### TEXTE FOURNI
++++++

Noël Le Graët, le président de la FFF, a annoncé cette semaine que le foot amateur risquait de ne pas reprendre pour cette saison. Stefan Islic, vous êtes le président du District Escaut, et représentez les clubs amateurs locaux. Que pensez-vous de cette déclaration ?

Elle arrive tardivement, dans un contexte très compliqué pour nos clubs aujourd’hui. Ils avaient besoin d’avoir une vision en fin d’année dernière. C’est enfin une bonne nouvelle, mais elle n’est ni assurée, ni validée. Lorsque Noël Le Graët s’est déplacé la semaine dernière à la Ligue des Hauts-de-France, on lui a posé la question. Il nous a répondu «réponse le 13 mars», et il se trouve que le 13 mars c’est l’Assemblée Générale élective de la FFF, il est en pleine campagne. On peut se satisfaire de cette réponse qui est en fait un secret de Polichinelle. Outre le fait que les joueurs, les licenciés, les dirigeants, les familles du football ne sont pas dupes, pour certains clubs, il y a des échéances d’aménagements, de structuration. Ca aurait eu du sens d’anticiper, comme nos voisins belges, par exemple.

++++++

Entrées du jeu de données:
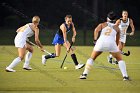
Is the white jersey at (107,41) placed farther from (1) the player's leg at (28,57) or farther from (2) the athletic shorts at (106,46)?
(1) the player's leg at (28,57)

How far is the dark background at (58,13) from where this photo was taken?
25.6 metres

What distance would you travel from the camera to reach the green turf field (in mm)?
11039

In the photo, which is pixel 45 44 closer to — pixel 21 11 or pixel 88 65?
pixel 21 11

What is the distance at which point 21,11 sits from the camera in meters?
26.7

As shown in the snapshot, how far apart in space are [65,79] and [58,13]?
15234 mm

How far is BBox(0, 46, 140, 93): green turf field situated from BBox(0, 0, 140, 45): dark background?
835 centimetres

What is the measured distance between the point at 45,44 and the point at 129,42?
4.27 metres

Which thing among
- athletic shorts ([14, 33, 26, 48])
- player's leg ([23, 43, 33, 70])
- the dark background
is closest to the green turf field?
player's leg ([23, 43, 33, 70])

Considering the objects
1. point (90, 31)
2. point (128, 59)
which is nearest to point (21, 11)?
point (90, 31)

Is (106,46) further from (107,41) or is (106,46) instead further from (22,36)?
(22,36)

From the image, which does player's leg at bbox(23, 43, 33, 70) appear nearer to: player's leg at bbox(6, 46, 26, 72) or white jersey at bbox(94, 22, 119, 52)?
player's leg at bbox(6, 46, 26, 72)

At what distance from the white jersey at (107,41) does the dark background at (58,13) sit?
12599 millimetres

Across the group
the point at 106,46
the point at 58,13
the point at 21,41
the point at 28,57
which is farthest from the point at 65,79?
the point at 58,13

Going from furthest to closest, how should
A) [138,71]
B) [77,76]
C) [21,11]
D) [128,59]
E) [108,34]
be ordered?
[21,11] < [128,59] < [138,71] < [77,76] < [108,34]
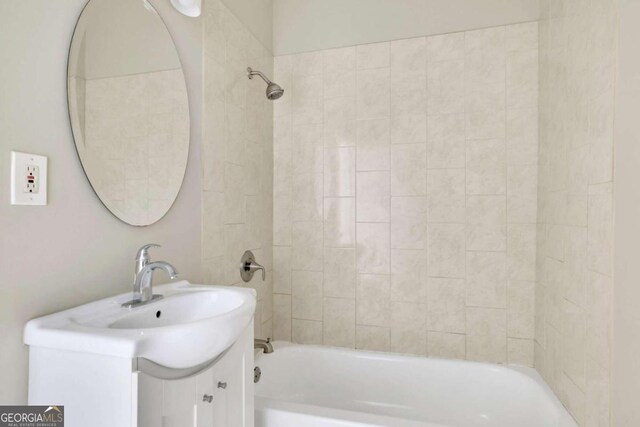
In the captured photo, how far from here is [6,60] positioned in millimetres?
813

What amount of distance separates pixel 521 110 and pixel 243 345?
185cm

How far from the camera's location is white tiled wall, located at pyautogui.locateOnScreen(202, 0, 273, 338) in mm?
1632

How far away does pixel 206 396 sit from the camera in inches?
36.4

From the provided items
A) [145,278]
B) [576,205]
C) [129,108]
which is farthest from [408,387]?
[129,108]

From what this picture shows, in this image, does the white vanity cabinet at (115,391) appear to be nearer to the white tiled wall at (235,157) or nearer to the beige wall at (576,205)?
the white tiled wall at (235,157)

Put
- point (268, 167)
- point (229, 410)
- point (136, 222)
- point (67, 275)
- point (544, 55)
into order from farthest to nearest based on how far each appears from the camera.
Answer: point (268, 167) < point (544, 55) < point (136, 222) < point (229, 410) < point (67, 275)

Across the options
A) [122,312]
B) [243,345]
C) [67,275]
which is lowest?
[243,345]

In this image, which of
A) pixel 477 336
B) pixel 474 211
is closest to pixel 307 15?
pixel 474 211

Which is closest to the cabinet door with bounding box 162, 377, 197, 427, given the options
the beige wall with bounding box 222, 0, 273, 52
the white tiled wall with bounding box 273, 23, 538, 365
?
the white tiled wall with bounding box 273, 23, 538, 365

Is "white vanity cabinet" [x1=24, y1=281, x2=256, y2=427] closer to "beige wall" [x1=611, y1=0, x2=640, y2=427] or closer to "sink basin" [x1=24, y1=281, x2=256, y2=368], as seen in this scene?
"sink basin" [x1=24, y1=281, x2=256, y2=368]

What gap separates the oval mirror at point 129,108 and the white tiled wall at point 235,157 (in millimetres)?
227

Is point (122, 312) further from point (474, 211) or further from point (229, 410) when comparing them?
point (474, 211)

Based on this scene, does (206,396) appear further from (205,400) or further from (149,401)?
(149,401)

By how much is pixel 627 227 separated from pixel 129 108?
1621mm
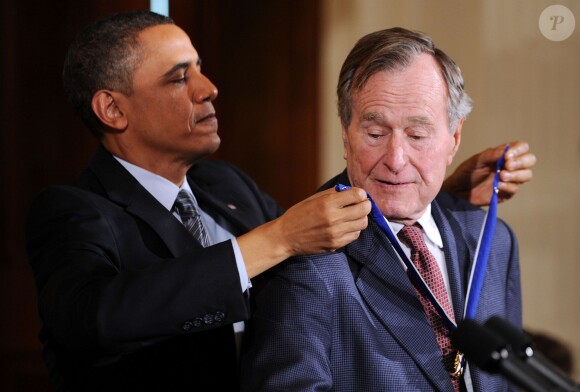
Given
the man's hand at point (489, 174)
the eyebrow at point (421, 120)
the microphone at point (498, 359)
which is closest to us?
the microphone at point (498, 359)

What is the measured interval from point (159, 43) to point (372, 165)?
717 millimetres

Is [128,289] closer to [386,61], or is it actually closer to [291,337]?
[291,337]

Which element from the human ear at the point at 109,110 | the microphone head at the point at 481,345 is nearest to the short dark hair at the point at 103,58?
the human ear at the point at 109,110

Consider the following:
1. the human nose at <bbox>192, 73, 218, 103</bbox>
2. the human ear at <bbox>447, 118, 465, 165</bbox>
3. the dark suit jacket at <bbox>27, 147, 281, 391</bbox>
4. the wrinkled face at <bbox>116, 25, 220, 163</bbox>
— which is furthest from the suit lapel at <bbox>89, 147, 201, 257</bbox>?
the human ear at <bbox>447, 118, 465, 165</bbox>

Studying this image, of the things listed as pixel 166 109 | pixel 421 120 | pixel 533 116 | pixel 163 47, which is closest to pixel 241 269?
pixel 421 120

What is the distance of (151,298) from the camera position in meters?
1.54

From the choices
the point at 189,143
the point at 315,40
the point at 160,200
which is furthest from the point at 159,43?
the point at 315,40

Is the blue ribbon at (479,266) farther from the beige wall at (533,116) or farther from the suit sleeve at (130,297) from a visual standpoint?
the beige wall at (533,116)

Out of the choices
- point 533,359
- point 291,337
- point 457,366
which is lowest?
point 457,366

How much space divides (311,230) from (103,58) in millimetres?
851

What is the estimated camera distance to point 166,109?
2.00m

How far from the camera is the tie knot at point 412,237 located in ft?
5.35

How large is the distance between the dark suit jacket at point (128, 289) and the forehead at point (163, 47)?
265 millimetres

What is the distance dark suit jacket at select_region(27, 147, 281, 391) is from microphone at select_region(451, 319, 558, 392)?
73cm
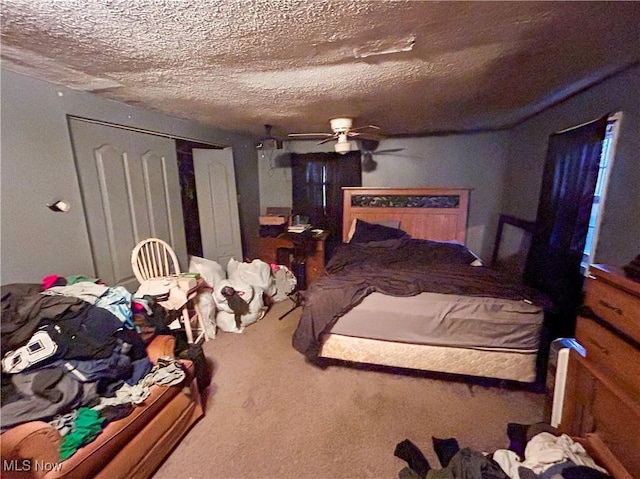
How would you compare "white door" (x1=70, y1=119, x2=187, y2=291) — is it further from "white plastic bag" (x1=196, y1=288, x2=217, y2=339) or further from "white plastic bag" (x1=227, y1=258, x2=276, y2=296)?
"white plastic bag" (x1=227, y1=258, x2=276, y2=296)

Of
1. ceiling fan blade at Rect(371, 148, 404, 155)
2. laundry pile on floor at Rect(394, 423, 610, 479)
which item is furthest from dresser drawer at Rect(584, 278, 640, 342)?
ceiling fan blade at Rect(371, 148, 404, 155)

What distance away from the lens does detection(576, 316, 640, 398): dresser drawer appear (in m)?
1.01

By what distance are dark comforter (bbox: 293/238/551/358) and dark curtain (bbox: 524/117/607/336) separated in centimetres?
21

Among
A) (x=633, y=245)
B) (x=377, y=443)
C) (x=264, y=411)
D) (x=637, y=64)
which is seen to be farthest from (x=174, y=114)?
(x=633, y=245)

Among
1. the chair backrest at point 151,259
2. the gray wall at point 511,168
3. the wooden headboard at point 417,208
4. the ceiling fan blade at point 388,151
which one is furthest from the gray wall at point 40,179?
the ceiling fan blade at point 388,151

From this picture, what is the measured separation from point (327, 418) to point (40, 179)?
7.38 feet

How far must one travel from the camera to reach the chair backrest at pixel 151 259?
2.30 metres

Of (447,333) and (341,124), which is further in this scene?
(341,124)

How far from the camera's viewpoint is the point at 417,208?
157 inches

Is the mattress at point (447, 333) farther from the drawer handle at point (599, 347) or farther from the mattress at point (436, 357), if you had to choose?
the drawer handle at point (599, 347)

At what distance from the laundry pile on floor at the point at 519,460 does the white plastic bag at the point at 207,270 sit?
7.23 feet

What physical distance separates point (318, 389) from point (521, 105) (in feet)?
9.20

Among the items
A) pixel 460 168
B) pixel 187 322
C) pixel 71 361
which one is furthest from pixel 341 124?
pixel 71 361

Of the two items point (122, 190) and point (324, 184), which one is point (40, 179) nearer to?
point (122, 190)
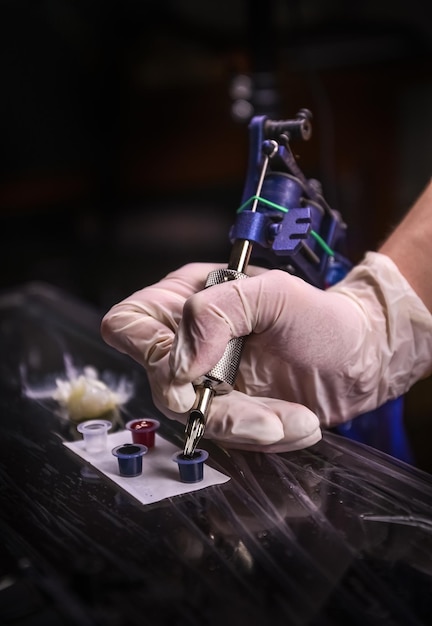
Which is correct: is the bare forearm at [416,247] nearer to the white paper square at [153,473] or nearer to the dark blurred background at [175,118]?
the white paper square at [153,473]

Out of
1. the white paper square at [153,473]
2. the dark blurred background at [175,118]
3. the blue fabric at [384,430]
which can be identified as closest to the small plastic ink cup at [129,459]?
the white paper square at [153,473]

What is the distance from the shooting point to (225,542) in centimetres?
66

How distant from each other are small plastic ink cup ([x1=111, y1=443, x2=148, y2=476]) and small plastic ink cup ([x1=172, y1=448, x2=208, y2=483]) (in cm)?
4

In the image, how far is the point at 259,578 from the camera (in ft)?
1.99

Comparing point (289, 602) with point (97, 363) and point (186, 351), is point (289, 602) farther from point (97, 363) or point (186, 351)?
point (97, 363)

++++++

### TÂCHE À RÉALISER 1
D'après le texte sur le football amateur, quelle date Noël Le Graët a-t-il donnée pour sa réponse ?
### TÂCHE À RÉALISER 2
Relevez dans le texte sur le football amateur tous les groupes dont il est dit qu'ils « ne sont pas dupes ».
### TÂCHE À RÉALISER 3
Poursuivez le texte sur la reprise du football amateur à partir de sa dernière phrase.
Les enregistrements ne sont d'aucune utilité ici.

### RÉSULTAT DE L'EXERCICE 1
Le 13 mars, jour de l'Assemblée générale élective de la FFF.

### RÉSULTAT DE L'EXERCICE 2
- les joueurs
- les licenciés
- les dirigeants
- les familles du football

### RÉSULTAT DE L'EXERCICE 3
En octobre 2020, justement, vous avez été l’un des premiers à arrêter les championnats dans le District Escaut, vous aviez à l’époque évoqué que c’était une question de santé. 5 mois après, qu’est ce qui a évolué, et avez-vous changé de position ?

Effectivement, j’avais pris à l’époque la décision, après concertation de mes techniciens et de ma commission médicale. J’ai demandé les délais de reprise, de réathlétisation des jeunes et des moins jeunes, ainsi que les conséquences physiques qui découlent de cette pandémie. Je le rappelle, on nous a élaboré une activité, mais sans contact, sans vestiaires aussi. En plein hiver on pouvait contracter d’autres virus, liés à des mesures sanitaires mises en place. Je ne les conteste pas. On avait pensé baisser le nombre d’équipes dans les groupes, pour “gagner” des journées, et ainsi repousser les échéances en cas de Covid persistante. Maintenant nous sommes déjà début mars, c’est fini, c’est terminé, il faut arrêter de supposer. Au District Escaut, on a sollicité les acteurs du football, ça représentait 1200 personnes, les joueurs et les arbitres étaient plutôt favorables à une reprise, les administratifs à une saison blanche.

Fin janvier, vous avez appelé a un boycott de la coupe de France, toujours par les clubs amateurs. Pourquoi une position aussi radicale ? Les clubs étaient ils prêts physiquement, logistiquement et financièrement à une reprise de coupe ?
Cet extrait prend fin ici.